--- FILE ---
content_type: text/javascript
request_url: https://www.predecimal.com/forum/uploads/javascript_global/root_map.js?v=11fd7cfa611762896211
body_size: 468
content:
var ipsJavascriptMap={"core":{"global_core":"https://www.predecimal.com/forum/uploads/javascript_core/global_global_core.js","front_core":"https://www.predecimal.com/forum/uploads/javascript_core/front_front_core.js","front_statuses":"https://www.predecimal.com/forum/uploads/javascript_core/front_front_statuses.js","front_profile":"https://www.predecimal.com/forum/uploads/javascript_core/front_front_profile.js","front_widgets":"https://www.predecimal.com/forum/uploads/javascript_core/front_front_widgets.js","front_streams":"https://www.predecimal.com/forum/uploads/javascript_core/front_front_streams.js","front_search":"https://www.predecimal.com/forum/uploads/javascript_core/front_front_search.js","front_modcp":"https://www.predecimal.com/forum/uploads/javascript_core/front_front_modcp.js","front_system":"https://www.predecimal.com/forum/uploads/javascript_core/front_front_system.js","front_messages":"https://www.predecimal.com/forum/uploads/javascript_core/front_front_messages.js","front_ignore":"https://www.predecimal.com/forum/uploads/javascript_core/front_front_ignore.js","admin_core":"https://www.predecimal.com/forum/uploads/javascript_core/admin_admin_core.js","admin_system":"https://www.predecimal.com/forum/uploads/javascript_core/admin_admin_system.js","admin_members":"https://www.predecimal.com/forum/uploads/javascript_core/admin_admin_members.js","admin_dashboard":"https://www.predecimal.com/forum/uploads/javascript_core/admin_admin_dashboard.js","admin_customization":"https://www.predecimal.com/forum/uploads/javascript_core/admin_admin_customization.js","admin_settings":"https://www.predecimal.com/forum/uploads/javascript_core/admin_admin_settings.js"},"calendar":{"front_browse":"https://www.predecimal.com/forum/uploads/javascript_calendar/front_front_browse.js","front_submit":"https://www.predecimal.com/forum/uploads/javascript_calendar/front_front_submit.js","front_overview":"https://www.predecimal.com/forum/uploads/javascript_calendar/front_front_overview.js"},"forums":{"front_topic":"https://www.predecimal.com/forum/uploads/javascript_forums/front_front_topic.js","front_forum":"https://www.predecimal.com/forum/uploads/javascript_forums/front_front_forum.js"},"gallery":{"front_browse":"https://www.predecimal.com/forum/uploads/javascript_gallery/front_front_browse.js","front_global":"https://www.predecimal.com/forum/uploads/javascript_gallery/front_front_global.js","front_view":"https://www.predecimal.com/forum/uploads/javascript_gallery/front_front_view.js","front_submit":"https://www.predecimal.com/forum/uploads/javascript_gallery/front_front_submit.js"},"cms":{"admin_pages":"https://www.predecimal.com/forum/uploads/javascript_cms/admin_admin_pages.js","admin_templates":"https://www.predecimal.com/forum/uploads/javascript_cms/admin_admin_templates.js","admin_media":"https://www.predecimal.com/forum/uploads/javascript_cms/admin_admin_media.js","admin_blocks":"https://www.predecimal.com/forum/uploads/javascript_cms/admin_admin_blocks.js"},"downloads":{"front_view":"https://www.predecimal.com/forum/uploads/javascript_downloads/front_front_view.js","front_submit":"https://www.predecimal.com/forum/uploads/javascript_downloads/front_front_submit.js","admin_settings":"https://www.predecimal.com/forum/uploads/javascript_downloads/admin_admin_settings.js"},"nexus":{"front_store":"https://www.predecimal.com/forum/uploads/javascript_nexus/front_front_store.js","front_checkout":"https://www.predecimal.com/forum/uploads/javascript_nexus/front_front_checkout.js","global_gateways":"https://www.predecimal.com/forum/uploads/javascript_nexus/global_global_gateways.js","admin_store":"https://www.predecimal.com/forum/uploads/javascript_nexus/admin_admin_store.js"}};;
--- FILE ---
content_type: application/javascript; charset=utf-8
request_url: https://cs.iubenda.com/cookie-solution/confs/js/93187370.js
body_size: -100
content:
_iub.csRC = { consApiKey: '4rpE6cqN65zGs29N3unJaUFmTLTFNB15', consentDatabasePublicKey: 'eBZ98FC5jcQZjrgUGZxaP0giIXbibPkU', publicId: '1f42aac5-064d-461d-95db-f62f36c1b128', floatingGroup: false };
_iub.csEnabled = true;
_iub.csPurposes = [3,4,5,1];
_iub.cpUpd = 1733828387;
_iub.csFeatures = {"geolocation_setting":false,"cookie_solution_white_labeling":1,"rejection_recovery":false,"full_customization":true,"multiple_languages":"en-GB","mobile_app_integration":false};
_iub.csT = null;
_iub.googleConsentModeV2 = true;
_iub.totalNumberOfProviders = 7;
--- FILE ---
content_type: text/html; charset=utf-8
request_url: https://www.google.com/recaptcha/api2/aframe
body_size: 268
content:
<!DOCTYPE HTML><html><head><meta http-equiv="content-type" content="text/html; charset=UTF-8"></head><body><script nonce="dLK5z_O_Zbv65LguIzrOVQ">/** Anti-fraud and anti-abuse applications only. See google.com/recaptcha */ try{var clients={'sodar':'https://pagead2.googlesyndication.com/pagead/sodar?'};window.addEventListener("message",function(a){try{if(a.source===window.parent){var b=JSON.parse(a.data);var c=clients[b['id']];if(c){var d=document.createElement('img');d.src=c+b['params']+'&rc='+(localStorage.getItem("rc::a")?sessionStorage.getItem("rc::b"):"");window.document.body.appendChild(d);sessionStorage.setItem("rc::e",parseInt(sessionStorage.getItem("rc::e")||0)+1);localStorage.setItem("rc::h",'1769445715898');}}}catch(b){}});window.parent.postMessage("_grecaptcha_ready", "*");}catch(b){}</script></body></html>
******************************
Retype all of the lines shown above, keeping each one exact.

--- FILE ---
content_type: text/javascript
request_url: https://www.predecimal.com/forum/uploads/javascript_global/root_map.js?v=11fd7cfa611762896211
body_size: 468
content:
var ipsJavascriptMap={"core":{"global_core":"https://www.predecimal.com/forum/uploads/javascript_core/global_global_core.js","front_core":"https://www.predecimal.com/forum/uploads/javascript_core/front_front_core.js","front_statuses":"https://www.predecimal.com/forum/uploads/javascript_core/front_front_statuses.js","front_profile":"https://www.predecimal.com/forum/uploads/javascript_core/front_front_profile.js","front_widgets":"https://www.predecimal.com/forum/uploads/javascript_core/front_front_widgets.js","front_streams":"https://www.predecimal.com/forum/uploads/javascript_core/front_front_streams.js","front_search":"https://www.predecimal.com/forum/uploads/javascript_core/front_front_search.js","front_modcp":"https://www.predecimal.com/forum/uploads/javascript_core/front_front_modcp.js","front_system":"https://www.predecimal.com/forum/uploads/javascript_core/front_front_system.js","front_messages":"https://www.predecimal.com/forum/uploads/javascript_core/front_front_messages.js","front_ignore":"https://www.predecimal.com/forum/uploads/javascript_core/front_front_ignore.js","admin_core":"https://www.predecimal.com/forum/uploads/javascript_core/admin_admin_core.js","admin_system":"https://www.predecimal.com/forum/uploads/javascript_core/admin_admin_system.js","admin_members":"https://www.predecimal.com/forum/uploads/javascript_core/admin_admin_members.js","admin_dashboard":"https://www.predecimal.com/forum/uploads/javascript_core/admin_admin_dashboard.js","admin_customization":"https://www.predecimal.com/forum/uploads/javascript_core/admin_admin_customization.js","admin_settings":"https://www.predecimal.com/forum/uploads/javascript_core/admin_admin_settings.js"},"calendar":{"front_browse":"https://www.predecimal.com/forum/uploads/javascript_calendar/front_front_browse.js","front_submit":"https://www.predecimal.com/forum/uploads/javascript_calendar/front_front_submit.js","front_overview":"https://www.predecimal.com/forum/uploads/javascript_calendar/front_front_overview.js"},"forums":{"front_topic":"https://www.predecimal.com/forum/uploads/javascript_forums/front_front_topic.js","front_forum":"https://www.predecimal.com/forum/uploads/javascript_forums/front_front_forum.js"},"gallery":{"front_browse":"https://www.predecimal.com/forum/uploads/javascript_gallery/front_front_browse.js","front_global":"https://www.predecimal.com/forum/uploads/javascript_gallery/front_front_global.js","front_view":"https://www.predecimal.com/forum/uploads/javascript_gallery/front_front_view.js","front_submit":"https://www.predecimal.com/forum/uploads/javascript_gallery/front_front_submit.js"},"cms":{"admin_pages":"https://www.predecimal.com/forum/uploads/javascript_cms/admin_admin_pages.js","admin_templates":"https://www.predecimal.com/forum/uploads/javascript_cms/admin_admin_templates.js","admin_media":"https://www.predecimal.com/forum/uploads/javascript_cms/admin_admin_media.js","admin_blocks":"https://www.predecimal.com/forum/uploads/javascript_cms/admin_admin_blocks.js"},"downloads":{"front_view":"https://www.predecimal.com/forum/uploads/javascript_downloads/front_front_view.js","front_submit":"https://www.predecimal.com/forum/uploads/javascript_downloads/front_front_submit.js","admin_settings":"https://www.predecimal.com/forum/uploads/javascript_downloads/admin_admin_settings.js"},"nexus":{"front_store":"https://www.predecimal.com/forum/uploads/javascript_nexus/front_front_store.js","front_checkout":"https://www.predecimal.com/forum/uploads/javascript_nexus/front_front_checkout.js","global_gateways":"https://www.predecimal.com/forum/uploads/javascript_nexus/global_global_gateways.js","admin_store":"https://www.predecimal.com/forum/uploads/javascript_nexus/admin_admin_store.js"}};;
--- FILE ---
content_type: application/javascript; charset=utf-8
request_url: https://cs.iubenda.com/cookie-solution/confs/js/93187370.js
body_size: -100
content:
_iub.csRC = { consApiKey: '4rpE6cqN65zGs29N3unJaUFmTLTFNB15', consentDatabasePublicKey: 'eBZ98FC5jcQZjrgUGZxaP0giIXbibPkU', publicId: '1f42aac5-064d-461d-95db-f62f36c1b128', floatingGroup: false };
_iub.csEnabled = true;
_iub.csPurposes = [3,4,5,1];
_iub.cpUpd = 1733828387;
_iub.csFeatures = {"geolocation_setting":false,"cookie_solution_white_labeling":1,"rejection_recovery":false,"full_customization":true,"multiple_languages":"en-GB","mobile_app_integration":false};
_iub.csT = null;
_iub.googleConsentModeV2 = true;
_iub.totalNumberOfProviders = 7;
--- FILE ---
content_type: text/html; charset=utf-8
request_url: https://www.google.com/recaptcha/api2/aframe
body_size: 268
content:
<!DOCTYPE HTML><html><head><meta http-equiv="content-type" content="text/html; charset=UTF-8"></head><body><script nonce="dLK5z_O_Zbv65LguIzrOVQ">/** Anti-fraud and anti-abuse applications only. See google.com/recaptcha */ try{var clients={'sodar':'https://pagead2.googlesyndication.com/pagead/sodar?'};window.addEventListener("message",function(a){try{if(a.source===window.parent){var b=JSON.parse(a.data);var c=clients[b['id']];if(c){var d=document.createElement('img');d.src=c+b['params']+'&rc='+(localStorage.getItem("rc::a")?sessionStorage.getItem("rc::b"):"");window.document.body.appendChild(d);sessionStorage.setItem("rc::e",parseInt(sessionStorage.getItem("rc::e")||0)+1);localStorage.setItem("rc::h",'1769445715898');}}}catch(b){}});window.parent.postMessage("_grecaptcha_ready", "*");}catch(b){}</script></body></html>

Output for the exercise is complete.